TO DO - Reproduce the rows as a numbered list, starting at the line that contains "Comparing point 938,528" and ending with the last row, both included. Omit blank lines.

SOURCE RECORDS -

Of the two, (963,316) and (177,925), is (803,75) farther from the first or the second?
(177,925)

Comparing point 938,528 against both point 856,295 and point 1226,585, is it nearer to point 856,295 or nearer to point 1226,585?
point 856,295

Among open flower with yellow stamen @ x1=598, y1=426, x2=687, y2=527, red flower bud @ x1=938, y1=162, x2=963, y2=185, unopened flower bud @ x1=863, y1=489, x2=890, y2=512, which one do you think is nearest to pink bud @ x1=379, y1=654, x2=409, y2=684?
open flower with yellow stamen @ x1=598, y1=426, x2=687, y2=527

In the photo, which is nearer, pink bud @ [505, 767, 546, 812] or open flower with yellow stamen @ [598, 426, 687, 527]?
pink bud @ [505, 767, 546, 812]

RESULT BELOW -
1. Comparing point 938,528 against both point 856,295 and point 1226,585, is it nearer to point 856,295 or nearer to point 1226,585?
2. point 856,295
3. Among open flower with yellow stamen @ x1=598, y1=426, x2=687, y2=527, red flower bud @ x1=938, y1=162, x2=963, y2=185, unopened flower bud @ x1=863, y1=489, x2=890, y2=512, which one do you think is nearest to pink bud @ x1=379, y1=654, x2=409, y2=684?
4. open flower with yellow stamen @ x1=598, y1=426, x2=687, y2=527
5. In the photo, which is nearer, pink bud @ [505, 767, 546, 812] or open flower with yellow stamen @ [598, 426, 687, 527]?
6. pink bud @ [505, 767, 546, 812]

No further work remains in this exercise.